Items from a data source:
══════════
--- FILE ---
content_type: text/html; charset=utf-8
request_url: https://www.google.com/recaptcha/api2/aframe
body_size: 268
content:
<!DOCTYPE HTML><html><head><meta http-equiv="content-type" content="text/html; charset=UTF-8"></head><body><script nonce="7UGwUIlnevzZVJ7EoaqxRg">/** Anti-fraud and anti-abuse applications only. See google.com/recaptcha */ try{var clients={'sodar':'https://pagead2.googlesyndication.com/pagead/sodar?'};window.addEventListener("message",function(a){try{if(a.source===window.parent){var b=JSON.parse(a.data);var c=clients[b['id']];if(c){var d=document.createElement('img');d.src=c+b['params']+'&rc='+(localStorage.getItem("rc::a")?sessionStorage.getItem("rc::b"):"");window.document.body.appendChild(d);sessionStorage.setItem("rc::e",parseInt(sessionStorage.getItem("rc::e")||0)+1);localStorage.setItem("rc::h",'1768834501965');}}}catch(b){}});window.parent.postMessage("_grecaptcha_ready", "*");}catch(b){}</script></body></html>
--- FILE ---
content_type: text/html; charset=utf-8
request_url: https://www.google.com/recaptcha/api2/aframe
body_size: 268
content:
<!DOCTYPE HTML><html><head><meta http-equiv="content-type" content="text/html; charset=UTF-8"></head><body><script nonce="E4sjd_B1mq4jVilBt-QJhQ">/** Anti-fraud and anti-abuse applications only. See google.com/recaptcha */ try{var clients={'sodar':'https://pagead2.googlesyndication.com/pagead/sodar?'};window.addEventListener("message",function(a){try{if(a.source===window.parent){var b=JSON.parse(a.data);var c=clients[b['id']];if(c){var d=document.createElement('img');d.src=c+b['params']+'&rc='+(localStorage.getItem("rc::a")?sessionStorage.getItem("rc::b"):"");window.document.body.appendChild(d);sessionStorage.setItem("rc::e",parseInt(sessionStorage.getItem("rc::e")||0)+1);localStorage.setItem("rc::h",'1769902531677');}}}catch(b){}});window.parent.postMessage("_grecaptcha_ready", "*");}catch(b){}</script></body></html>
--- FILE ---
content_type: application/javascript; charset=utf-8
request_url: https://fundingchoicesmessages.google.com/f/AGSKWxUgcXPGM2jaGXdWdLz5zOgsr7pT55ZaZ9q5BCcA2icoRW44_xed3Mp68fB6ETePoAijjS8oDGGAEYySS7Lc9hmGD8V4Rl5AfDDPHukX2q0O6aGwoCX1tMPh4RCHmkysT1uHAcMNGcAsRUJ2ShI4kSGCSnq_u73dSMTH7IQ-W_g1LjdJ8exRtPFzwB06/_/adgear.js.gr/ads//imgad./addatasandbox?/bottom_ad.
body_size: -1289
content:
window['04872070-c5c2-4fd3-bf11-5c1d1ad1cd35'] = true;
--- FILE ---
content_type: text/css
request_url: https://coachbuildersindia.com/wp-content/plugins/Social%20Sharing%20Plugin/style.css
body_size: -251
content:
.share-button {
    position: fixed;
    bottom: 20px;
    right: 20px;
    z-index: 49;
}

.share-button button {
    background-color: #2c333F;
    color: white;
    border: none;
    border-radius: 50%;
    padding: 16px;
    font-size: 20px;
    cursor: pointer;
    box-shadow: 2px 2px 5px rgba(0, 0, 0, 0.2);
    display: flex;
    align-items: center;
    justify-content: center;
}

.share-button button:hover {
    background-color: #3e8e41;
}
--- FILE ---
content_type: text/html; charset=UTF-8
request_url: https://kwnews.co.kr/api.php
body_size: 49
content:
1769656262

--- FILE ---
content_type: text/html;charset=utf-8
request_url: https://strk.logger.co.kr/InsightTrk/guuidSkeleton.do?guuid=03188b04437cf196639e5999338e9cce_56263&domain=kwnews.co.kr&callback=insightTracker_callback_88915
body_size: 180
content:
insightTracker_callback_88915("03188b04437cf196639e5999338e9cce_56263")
══════════
A word-for-word copy of the data is what should be returned.

-- Exercise solution --
--- FILE ---
content_type: text/html; charset=utf-8
request_url: https://www.google.com/recaptcha/api2/aframe
body_size: 268
content:
<!DOCTYPE HTML><html><head><meta http-equiv="content-type" content="text/html; charset=UTF-8"></head><body><script nonce="7UGwUIlnevzZVJ7EoaqxRg">/** Anti-fraud and anti-abuse applications only. See google.com/recaptcha */ try{var clients={'sodar':'https://pagead2.googlesyndication.com/pagead/sodar?'};window.addEventListener("message",function(a){try{if(a.source===window.parent){var b=JSON.parse(a.data);var c=clients[b['id']];if(c){var d=document.createElement('img');d.src=c+b['params']+'&rc='+(localStorage.getItem("rc::a")?sessionStorage.getItem("rc::b"):"");window.document.body.appendChild(d);sessionStorage.setItem("rc::e",parseInt(sessionStorage.getItem("rc::e")||0)+1);localStorage.setItem("rc::h",'1768834501965');}}}catch(b){}});window.parent.postMessage("_grecaptcha_ready", "*");}catch(b){}</script></body></html>
--- FILE ---
content_type: text/html; charset=utf-8
request_url: https://www.google.com/recaptcha/api2/aframe
body_size: 268
content:
<!DOCTYPE HTML><html><head><meta http-equiv="content-type" content="text/html; charset=UTF-8"></head><body><script nonce="E4sjd_B1mq4jVilBt-QJhQ">/** Anti-fraud and anti-abuse applications only. See google.com/recaptcha */ try{var clients={'sodar':'https://pagead2.googlesyndication.com/pagead/sodar?'};window.addEventListener("message",function(a){try{if(a.source===window.parent){var b=JSON.parse(a.data);var c=clients[b['id']];if(c){var d=document.createElement('img');d.src=c+b['params']+'&rc='+(localStorage.getItem("rc::a")?sessionStorage.getItem("rc::b"):"");window.document.body.appendChild(d);sessionStorage.setItem("rc::e",parseInt(sessionStorage.getItem("rc::e")||0)+1);localStorage.setItem("rc::h",'1769902531677');}}}catch(b){}});window.parent.postMessage("_grecaptcha_ready", "*");}catch(b){}</script></body></html>
--- FILE ---
content_type: application/javascript; charset=utf-8
request_url: https://fundingchoicesmessages.google.com/f/AGSKWxUgcXPGM2jaGXdWdLz5zOgsr7pT55ZaZ9q5BCcA2icoRW44_xed3Mp68fB6ETePoAijjS8oDGGAEYySS7Lc9hmGD8V4Rl5AfDDPHukX2q0O6aGwoCX1tMPh4RCHmkysT1uHAcMNGcAsRUJ2ShI4kSGCSnq_u73dSMTH7IQ-W_g1LjdJ8exRtPFzwB06/_/adgear.js.gr/ads//imgad./addatasandbox?/bottom_ad.
body_size: -1289
content:
window['04872070-c5c2-4fd3-bf11-5c1d1ad1cd35'] = true;
--- FILE ---
content_type: text/css
request_url: https://coachbuildersindia.com/wp-content/plugins/Social%20Sharing%20Plugin/style.css
body_size: -251
content:
.share-button {
    position: fixed;
    bottom: 20px;
    right: 20px;
    z-index: 49;
}

.share-button button {
    background-color: #2c333F;
    color: white;
    border: none;
    border-radius: 50%;
    padding: 16px;
    font-size: 20px;
    cursor: pointer;
    box-shadow: 2px 2px 5px rgba(0, 0, 0, 0.2);
    display: flex;
    align-items: center;
    justify-content: center;
}

.share-button button:hover {
    background-color: #3e8e41;
}
--- FILE ---
content_type: text/html; charset=UTF-8
request_url: https://kwnews.co.kr/api.php
body_size: 49
content:
1769656262

--- FILE ---
content_type: text/html;charset=utf-8
request_url: https://strk.logger.co.kr/InsightTrk/guuidSkeleton.do?guuid=03188b04437cf196639e5999338e9cce_56263&domain=kwnews.co.kr&callback=insightTracker_callback_88915
body_size: 180
content:
insightTracker_callback_88915("03188b04437cf196639e5999338e9cce_56263")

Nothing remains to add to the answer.